(Rows from a dataset)
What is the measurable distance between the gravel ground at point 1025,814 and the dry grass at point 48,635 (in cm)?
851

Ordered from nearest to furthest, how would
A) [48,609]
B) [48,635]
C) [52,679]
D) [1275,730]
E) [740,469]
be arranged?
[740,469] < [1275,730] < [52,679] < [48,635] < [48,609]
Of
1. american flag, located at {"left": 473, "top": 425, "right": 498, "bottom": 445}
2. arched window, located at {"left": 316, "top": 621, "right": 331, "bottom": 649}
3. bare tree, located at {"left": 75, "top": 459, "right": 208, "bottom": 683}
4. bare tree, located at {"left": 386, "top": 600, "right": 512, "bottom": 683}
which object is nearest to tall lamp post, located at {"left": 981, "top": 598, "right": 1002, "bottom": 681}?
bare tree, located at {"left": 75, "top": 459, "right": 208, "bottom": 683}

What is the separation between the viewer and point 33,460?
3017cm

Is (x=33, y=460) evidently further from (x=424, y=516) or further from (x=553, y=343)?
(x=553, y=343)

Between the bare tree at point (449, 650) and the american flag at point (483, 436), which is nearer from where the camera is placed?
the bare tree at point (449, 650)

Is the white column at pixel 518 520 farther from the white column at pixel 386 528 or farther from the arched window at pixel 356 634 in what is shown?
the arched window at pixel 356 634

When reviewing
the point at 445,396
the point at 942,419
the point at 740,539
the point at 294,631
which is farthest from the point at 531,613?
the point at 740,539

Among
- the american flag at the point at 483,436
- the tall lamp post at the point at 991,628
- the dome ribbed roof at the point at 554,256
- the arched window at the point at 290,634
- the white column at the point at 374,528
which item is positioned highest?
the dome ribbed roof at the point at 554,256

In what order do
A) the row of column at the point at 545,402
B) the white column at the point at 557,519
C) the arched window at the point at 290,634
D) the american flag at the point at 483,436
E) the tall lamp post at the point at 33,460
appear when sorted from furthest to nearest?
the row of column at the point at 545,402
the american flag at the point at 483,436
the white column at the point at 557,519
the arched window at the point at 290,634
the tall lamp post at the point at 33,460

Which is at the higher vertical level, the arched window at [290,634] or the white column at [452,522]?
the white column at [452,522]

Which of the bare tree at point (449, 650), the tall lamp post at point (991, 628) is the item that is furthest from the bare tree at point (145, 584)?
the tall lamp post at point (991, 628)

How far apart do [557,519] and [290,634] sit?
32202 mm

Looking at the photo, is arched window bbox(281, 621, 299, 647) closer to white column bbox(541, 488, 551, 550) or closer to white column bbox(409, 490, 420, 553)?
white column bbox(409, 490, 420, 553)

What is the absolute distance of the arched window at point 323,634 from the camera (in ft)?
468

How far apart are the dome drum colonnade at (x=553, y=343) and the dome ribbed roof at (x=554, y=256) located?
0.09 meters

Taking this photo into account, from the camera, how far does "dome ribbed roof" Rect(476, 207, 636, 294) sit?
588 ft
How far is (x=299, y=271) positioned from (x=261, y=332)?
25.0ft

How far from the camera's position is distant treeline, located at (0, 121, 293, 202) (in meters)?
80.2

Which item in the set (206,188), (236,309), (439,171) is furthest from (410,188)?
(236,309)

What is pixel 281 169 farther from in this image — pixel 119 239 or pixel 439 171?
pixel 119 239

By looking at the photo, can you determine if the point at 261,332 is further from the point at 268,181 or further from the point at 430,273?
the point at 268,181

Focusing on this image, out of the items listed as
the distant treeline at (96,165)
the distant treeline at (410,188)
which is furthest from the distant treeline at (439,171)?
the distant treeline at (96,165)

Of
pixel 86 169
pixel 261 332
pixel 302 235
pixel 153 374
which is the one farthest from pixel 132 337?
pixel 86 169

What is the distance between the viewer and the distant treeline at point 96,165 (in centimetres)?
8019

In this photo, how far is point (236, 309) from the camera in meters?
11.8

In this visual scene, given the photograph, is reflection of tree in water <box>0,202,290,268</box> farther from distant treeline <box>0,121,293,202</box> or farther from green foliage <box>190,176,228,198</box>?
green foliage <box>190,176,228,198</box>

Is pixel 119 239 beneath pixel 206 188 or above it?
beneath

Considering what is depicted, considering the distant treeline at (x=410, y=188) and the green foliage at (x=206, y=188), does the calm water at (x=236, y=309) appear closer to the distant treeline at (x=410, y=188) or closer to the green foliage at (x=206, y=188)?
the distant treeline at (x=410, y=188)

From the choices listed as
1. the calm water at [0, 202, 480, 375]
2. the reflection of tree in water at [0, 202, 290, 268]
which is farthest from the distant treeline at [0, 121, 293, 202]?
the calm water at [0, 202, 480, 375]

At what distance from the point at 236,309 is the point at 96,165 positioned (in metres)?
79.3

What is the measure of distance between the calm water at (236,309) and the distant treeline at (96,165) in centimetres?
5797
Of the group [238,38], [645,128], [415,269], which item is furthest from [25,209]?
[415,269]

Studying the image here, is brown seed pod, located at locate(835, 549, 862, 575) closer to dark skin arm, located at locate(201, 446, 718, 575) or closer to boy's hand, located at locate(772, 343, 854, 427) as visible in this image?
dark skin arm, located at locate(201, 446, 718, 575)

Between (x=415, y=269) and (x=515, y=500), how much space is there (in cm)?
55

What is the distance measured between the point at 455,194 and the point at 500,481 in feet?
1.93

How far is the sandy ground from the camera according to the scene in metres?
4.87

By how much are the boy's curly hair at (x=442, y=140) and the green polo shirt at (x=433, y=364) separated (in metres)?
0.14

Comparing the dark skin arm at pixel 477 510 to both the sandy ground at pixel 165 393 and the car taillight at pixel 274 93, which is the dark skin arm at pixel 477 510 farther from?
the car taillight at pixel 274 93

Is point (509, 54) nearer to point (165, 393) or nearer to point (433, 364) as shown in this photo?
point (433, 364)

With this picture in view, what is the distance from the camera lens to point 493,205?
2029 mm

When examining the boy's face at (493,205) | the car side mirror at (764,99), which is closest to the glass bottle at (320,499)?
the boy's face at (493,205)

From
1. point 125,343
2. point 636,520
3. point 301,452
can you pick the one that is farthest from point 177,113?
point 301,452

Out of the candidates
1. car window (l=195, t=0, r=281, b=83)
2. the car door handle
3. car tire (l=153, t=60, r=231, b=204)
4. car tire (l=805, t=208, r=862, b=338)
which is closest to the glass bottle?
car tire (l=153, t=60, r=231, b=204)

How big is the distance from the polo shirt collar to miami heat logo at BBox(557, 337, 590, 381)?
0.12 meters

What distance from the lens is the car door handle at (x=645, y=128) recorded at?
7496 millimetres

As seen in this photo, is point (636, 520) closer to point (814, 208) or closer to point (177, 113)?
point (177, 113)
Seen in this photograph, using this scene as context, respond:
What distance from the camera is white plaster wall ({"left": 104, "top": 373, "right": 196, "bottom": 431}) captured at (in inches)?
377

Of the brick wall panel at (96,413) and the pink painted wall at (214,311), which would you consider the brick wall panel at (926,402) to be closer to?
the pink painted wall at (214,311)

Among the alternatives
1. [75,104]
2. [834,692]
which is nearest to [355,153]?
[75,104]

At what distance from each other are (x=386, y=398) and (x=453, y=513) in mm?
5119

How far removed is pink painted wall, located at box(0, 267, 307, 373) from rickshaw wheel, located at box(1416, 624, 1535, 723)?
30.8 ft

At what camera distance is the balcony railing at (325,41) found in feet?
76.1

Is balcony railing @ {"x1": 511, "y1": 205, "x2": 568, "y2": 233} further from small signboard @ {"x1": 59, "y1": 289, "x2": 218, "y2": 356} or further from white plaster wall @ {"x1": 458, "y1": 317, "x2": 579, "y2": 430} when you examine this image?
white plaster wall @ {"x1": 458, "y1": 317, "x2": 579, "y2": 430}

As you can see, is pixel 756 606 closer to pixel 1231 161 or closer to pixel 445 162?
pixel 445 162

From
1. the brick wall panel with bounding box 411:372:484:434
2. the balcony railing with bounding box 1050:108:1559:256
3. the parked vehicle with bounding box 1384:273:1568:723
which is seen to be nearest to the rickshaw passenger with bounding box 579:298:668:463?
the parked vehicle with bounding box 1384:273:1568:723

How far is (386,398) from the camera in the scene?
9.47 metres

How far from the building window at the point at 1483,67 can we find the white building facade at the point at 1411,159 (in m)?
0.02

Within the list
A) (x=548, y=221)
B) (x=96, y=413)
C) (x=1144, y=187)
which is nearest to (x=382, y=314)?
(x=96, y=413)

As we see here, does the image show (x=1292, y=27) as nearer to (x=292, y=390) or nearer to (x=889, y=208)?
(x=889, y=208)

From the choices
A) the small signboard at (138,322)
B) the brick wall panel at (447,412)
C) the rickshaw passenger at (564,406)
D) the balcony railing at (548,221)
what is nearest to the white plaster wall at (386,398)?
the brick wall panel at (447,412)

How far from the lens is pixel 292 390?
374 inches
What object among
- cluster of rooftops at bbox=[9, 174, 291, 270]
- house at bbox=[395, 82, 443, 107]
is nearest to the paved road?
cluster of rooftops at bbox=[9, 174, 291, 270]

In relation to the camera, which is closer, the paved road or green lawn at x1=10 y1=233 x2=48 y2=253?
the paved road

● **Task instructions**: Copy the data word for word, from its first line through the line that contains "[740,469] < [1275,730]", including both of those lines.

● **Response**:
What is the measurable distance between the gravel ground at point 1025,814 and the dry grass at point 48,635 (in cm)?
851

Ordered from nearest to furthest, how would
A) [48,609]
B) [48,635]
C) [52,679]
D) [1275,730]
E) [740,469]
be arranged?
[740,469] < [1275,730] < [52,679] < [48,635] < [48,609]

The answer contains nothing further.